=== SELECTED EXTRACT ===
——————————

The Birth of Standard Error (2013)

The Birth of Standard Error (2013)(www2.dmst.aueb.gr)

160 points by marbu 1 year ago | 49 comments

dn3500 1 year ago |

Separate error output was around for at least a decade before this. I know MTS had it in the 1960s, and I don't think it was their original idea. I used a CDC for a while and they had it too. So while this is the story of how standard error was introduced into Unix, it is not the origin story of the concept of standard error.

lapsed_lisper 1 year ago | |

Unix's standard error is definitely not the first invention of a sink for errors. According to Doug McIlroy, Unix got standard error in its 6th Edition, released in May 1975 (http://www.cs.dartmouth.edu/~doug/reader.pdf). 5th Edition was released in June, 1974, so it's reasonable to suppose Unix's standard error was developed during that 11 month interval. By that time, Multics already had a dedicated error stream, called error_output (see https://multicians.org/mtbs/mtb763.html, dated October 1973).

All the same, I'd be willing to believe that Unix's standard error could have been an "independent rediscovery" of one feature made highly desirable by other features (redirection and pipes). It's not clear how much communication there was among distinct OS researcher groups back then, so even if other systems had an analogue, Bell Labs people might not have been aware of it.

dbcurtis 1 year ago | | |

The story that I recall about the origins of stderr is that without it, pipes are a mess. Keeping stdout to just the text that you want to pipe between tools and diverting all “noise” elsewhere is what makes pipes useable.

temporarely 1 year ago | |

I've always felt stderr should have been stdmeta.

p.s.

Well, actually more completely, something like this:

                  +---------+
    [meta-in] --> |         | --> meta-out
                  | p r o c | 
     input    ==> |         | ==> output
                  +---------+

dotancohen 1 year ago | | |

You might like this proposal:

https://unix.stackexchange.com/questions/197809/propose-addi...

The idea is that some output is metadata (such as ps headers) and some is data. With stdmeta we could differentiate between the two.

nerdponx 1 year ago | | |

Powershell has seven "output streams": https://learn.microsoft.com/en-us/powershell/module/microsof...

jasonjayr 1 year ago | | |

I bet you'd also be onboard with files having data forks and resource forks too ... ?

TBH, it's a great idea, but history proved that we apparently prefer a single stream of data and solving all the problems it brings ...

lapsed_lisper 1 year ago | | |

Among conceptually Unix-like OSes, at least one tried to do something along these lines: see http://www.bitsavers.org/pdf/apollo/SR10/011021-A00_Using_Yo... PDF pp 151 and following.

——————————

=== PROVIDED DATA ===
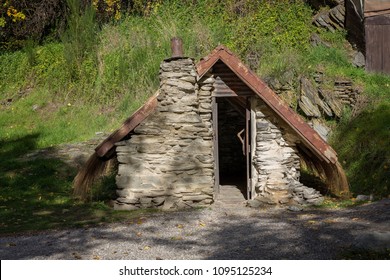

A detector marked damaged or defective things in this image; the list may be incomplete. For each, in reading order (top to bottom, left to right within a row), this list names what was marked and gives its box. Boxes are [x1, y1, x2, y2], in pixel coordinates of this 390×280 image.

rusted roof sheeting [364, 0, 390, 17]
rusted metal sheet [95, 92, 158, 158]
rusted roof sheeting [95, 92, 158, 158]
rusted roof sheeting [198, 46, 338, 164]
rusted metal sheet [197, 45, 340, 164]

——————————

=== REQUIRED WORK ===
1. Write out the records again from their start through the line containing "rusted roof sheeting [364, 0, 390, 17]", swapping "detector" for "scanner" and leaving everything else as it was. Omit the picture.
2. Extend the forum thread about the origin of standard error, picking up right after its last comment.

=== SET OF ANSWERS ===
1.
A scanner marked damaged or defective things in this image; the list may be incomplete. For each, in reading order (top to bottom, left to right within a row), this list names what was marked and gives its box. Boxes are [x1, y1, x2, y2], in pixel coordinates of this 390×280 image.

rusted roof sheeting [364, 0, 390, 17]

2.
dfee 1 year ago | | |

This is interesting: MIMO channels to a process. Single stdin/stderr/stdout is effective for a single OS process, but with so much pulled up to user land (e.g. workers via green threads) maybe it makes sense to introduce multichannel i/e/o.

euroderf 1 year ago | | |

Sure. Make metadata out-of-band rather than in-band, so that the ungovernable mess of Unix-standard plain ol' text streams is replaced by structured data.

So, well then: allowing programs to consume and emit JSON - is this progress ?

BoingBoomTschak 1 year ago | | |

Why not more than 4? Another thing CL did "better":

https://www.lispworks.com/documentation/lw50/CLHS/Body/v_deb...

https://www.lispworks.com/documentation/lw50/CLHS/Body/v_ter...

pmarreck 1 year ago | | |

so... named pipes/named file descriptors?

dredmorbius 1 year ago | |

Similarly, the SAS System, originally written on an IBM mainframe in 1971 (probably OS-360 / MVS), and featured an input file (the SAS program itself) and two outputs, a LIST (the desired analytic output) and LOG, which contained status, warning, and error messages. It's not quite stderr, but clearly reflects similar thinking and was probably based on extant practices at the time.

fnord77 1 year ago |

> "One afternoon several of us had the same experience -- typesetting something, feeding the paper through the developer, only to find a single, beautifully typeset line: "cannot open file foobar"

reminds me of those t-shirts or digital billboards displaying some system error that we've all seen as memes

amelius 1 year ago |

What I hate about stderr is that it's character-based, not line-based.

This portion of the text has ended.